Combining tables in R with some value replacement [duplicate]

I have two data.frames, one with only characters and the other one with characters and values.
df1 = data.frame(x=c('a', 'b', 'c', 'd', 'e'))
df2 = data.frame(x=c('a', 'b', 'c'),y = c(0,1,0))
merge(df1, df2)
x y
1 a 0
2 b 1
3 c 0
I want to merge df1 and df2. The characters a, b and c merged good and also have 0, 1, 0 but d and e has nothing. I want d and e also in the merge table, with the 0 0 condition. Thus for every missing row at the df2 data.frame, the 0 must be placed in the df1 table, like:
x y
1 a 0
2 b 1
3 c 0
4 d 0
5 e 0
Take a look at the help page for merge. The all parameter lets you specify different types of merges. Here we want to set all = TRUE. This will make merge return NA for the values that don't match, which we can update to 0 with is.na():
zz <- merge(df1, df2, all = TRUE)
zz[is.na(zz)] <- 0
> zz
x y
1 a 0
2 b 1
3 c 0
4 d 0
5 e 0
Updated many years later to address follow up question
You need to identify the variable names in the second data table that you aren't merging on - I use setdiff() for this.
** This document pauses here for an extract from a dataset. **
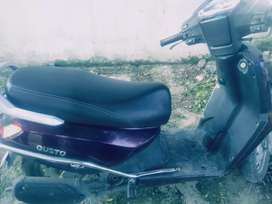 One hand use smooth running scooty no any problems.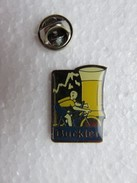 Pin's 174 - Bière Buckler - Vélo Maillot Jaune - Beer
Check out the following:
df1 = data.frame(x=c('a', 'b', 'c', 'd', 'e', NA))
df2 = data.frame(x=c('a', 'b', 'c'),y1 = c(0,1,0), y2 = c(0,1,0))
#merge as before
df3 <- merge(df1, df2, all = TRUE)
#columns in df2 not in df1
unique_df2_names <- setdiff(names(df2), names(df1))
df3[unique_df2_names][is.na(df3[, unique_df2_names])] <- 0
Created on 2019-01-03 by the reprex package (v0.2.1)
Or, as an alternative to #Chase's code, being a recent plyr fan with a background in databases:
require(plyr)
zz<-join(df1, df2, type="left")
zz[is.na(zz)] <- 0
Another alternative with data.table.
EXAMPLE DATA
dt1 <- data.table(df1)
dt2 <- data.table(df2)
setkey(dt1,x)
setkey(dt2,x)
CODE
dt2[dt1,list(y=ifelse(is.na(y),0,y))]
Assuming df1 has all the values of x of interest, you could use a dplyr::left_join() to merge and then either a base::replace() or tidyr::replace_na() to replace the NAs as 0s:
library(tidyverse)
# dplyr only:
df_new <-
left_join(df1, df2, by = 'x') %>%
mutate(y = replace(y, is.na(y), 0))
# dplyr and tidyr:
df_new <-
left_join(df1, df2, by = 'x') %>%
mutate(y = replace_na(y, 0))
# In the sample data column `x` is a factor, which will give a warning with the join. This can be prevented by converting to a character before the join:
df_new <-
left_join(df1 %>% mutate(x = as.character(x)),
df2 %>% mutate(x = as.character(x)),
by = 'x') %>%
mutate(y = replace(y, is.na(y), 0))
I used the answer given by Chase (answered May 11 '11 at 14:21), but I added a bit of code to apply that solution to my particular problem.
I had a frame of rates (user, download) and a frame of totals (user, download) to be merged by user, and I wanted to include every rate, even if there were no corresponding total. However, there could be no missing totals, in which case the selection of rows for replacement of NA by zero would fail.
The first line of code does the merge. The next two lines change the column names in the merged frame. The if statement replaces NA by zero, but only if there are rows with NA.
# merge rates and totals, replacing absent totals by zero
graphdata <- merge(rates, totals, by=c("user"),all.x=T)
colnames(graphdata)[colnames(graphdata)=="download.x"] = "download.rate"
colnames(graphdata)[colnames(graphdata)=="download.y"] = "download.total"
if(any(is.na(graphdata$download.total))) {
graphdata[is.na(graphdata$download.total),]$download.total <- 0
}
Here, a data.table answer. This may be used in selected columns varying the cols_added_df2's definition
df1 = data.frame(x=c('a', 'b', 'c', 'd', 'e'))
df2 = data.frame(x=c('a', 'b', 'c'),y = c(0,1,0))
setDT(df1)
setDT(df2)
df3 <- merge(df1, df2, by = "x", all.x = TRUE)
cols_added_df2 <- setdiff(names(df2), names(df1))
df3[,
paste0(cols_added_df2) := lapply(.SD, function(col){
fifelse(is.na(col), 1, col)
}),
.SDcols = cols_added_df2
]
With {powerjoin} we can do:
df1 = data.frame(x=c('a', 'b', 'c', 'd', 'e'))
df2 = data.frame(x=c('a', 'b', 'c'),y = c(0,1,0))
powerjoin::power_full_join(df1, df2, fill = 0)
#> Joining, by = "x"
#> x y
#> 1 a 0
#> 2 b 1
#> 3 c 0
#> 4 d 0
#> 5 e 0
Created on 2022-04-28 by the reprex package (v2.0.1)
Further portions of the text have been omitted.